A Surprising Signal Hiding In The Charts

While looking at my various assortment of data and charts over the weekend, I noticed something interesting. So, I decided to dig a little deeper into the details (one of my favorite things to do). What I found was even more interesting — and a hint at what the market may have in store for us next.

Let’s start back at the beginning, and I’ll walk you through my thought process.

Below is a monthly chart of the S&P 500 index. I’ve added the stochastics indicator to the bottom panel of the chart.

Stochastics is a popular momentum indicator that is, like many indicators, frequently misunderstood. Because of the way it is calculated, stochastics will always have values between 0 and 100. Traders often believe readings above 80 indicate the market is overbought, which means prices have climbed too fast and a reversal is likely.

Applying The Stochastics…

The chart above shows an interesting property of the stochastics indicator. On weekly and monthly charts, the indicator moves above 80 and stays there. At first glance, I thought this chart was simply confirming that the S&P 500 is in a normal uptrend.

But, as I was clicking to the next chart, I noticed the value of the stochastics indicator was above 98 — an incredibly high reading. This seemed unusual. I added vertical lines for similarly high readings and saw there were just three other occurrences in the past 20 years.

I added the rate of change (ROC) indicator to see which of the previous examples is most like the current reading. That chart is below, and the blue arrow highlights the most relevant example.

If history repeats, we will see a pullback soon. As the chart’s lower panel (blue bars) shows, the ROC is slowing. This is an indicator that investor enthusiasm for stocks is decreasing. That observation is confirmed by the latest data in the American Association of Individual Investors (AAII) weekly survey.

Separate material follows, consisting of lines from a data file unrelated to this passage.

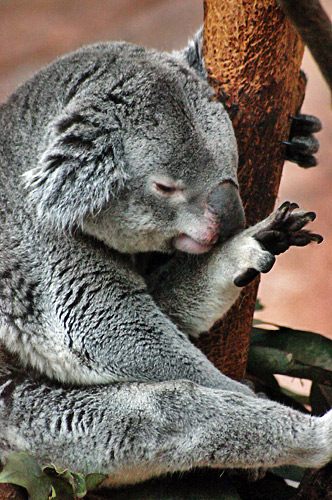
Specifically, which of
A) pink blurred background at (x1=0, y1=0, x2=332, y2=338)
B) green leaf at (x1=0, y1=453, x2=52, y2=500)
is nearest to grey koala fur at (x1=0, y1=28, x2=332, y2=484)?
green leaf at (x1=0, y1=453, x2=52, y2=500)

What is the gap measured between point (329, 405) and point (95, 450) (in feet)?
3.87

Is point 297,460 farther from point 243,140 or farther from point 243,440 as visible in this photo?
point 243,140

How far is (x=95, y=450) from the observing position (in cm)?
226

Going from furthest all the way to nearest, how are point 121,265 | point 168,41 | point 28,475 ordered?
point 168,41, point 121,265, point 28,475

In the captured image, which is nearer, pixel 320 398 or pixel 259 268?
pixel 259 268

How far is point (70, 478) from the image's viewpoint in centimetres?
216

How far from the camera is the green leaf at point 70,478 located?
2.13 metres

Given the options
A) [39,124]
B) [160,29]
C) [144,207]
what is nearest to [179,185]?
[144,207]

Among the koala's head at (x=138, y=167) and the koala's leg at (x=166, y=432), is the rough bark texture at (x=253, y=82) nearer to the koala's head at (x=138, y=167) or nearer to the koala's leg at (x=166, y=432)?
the koala's head at (x=138, y=167)

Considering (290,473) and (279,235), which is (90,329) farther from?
(290,473)

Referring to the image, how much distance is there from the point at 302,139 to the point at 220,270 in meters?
0.81

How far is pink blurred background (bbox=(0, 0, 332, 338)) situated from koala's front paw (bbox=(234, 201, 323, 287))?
4.25m

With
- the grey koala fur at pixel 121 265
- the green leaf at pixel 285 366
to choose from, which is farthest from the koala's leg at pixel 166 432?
the green leaf at pixel 285 366

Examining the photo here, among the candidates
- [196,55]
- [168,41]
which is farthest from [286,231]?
[168,41]
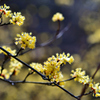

In an average week, 38% of investors are bullish, 30.5% are bearish, and 31.5% are neutral. Last week, there was a significant increase in the percentage of bears.


Source: AAII.com

This shows that investors are nervous. The survey used data through January 8, the day traders were reacting to the news about Iraq’s missile attack on a U.S. base. The next chart shows how nervous investors were that day. This is an intraday chart of S&P 500 futures, which trade almost around the clock.

The rectangle shows after hours trading during the time when Iran was launching missiles and analysts were assessing the damage from the attack and guessing what the likely response would be. Prices fell almost 2% and then quickly recovered.

As tension eased, prices rose. But the week still wasn’t over. On Friday, as traders turned their attention to economic news, the S&P 500 and other major market averages sold off again.

The monthly employment report showed the U.S. economy added 145,000 jobs in December. Economists polled by Dow Jones expected 160,000 news jobs for the month.

Slower Job Growth Leads To Slowdown In Wage Gains

Wages also disappointed, growing by just 2.9% on a year-over-year basis. Economists had forecast a gain of 3.1%. December was also the first month since July 2018 that wages grew by less than 3% from the year before.

Overall, the report seems to be lackluster, and, for now, there is no pressure on the Federal Reserve to act. This means the current market price mostly reflects the economic outlook. With little prospects of a catalyst for big gains, traders will most likely focus on downside risks. That increases the possibility of a big selloff.

For now, I expect major indexes to trade in a narrow range while investors and analysts assess earnings. Risks are growing. This is not the time to be aggressive, but it is also not time for panic. It is simply time to follow our indicators and stick with our disciplined approach to stock selection.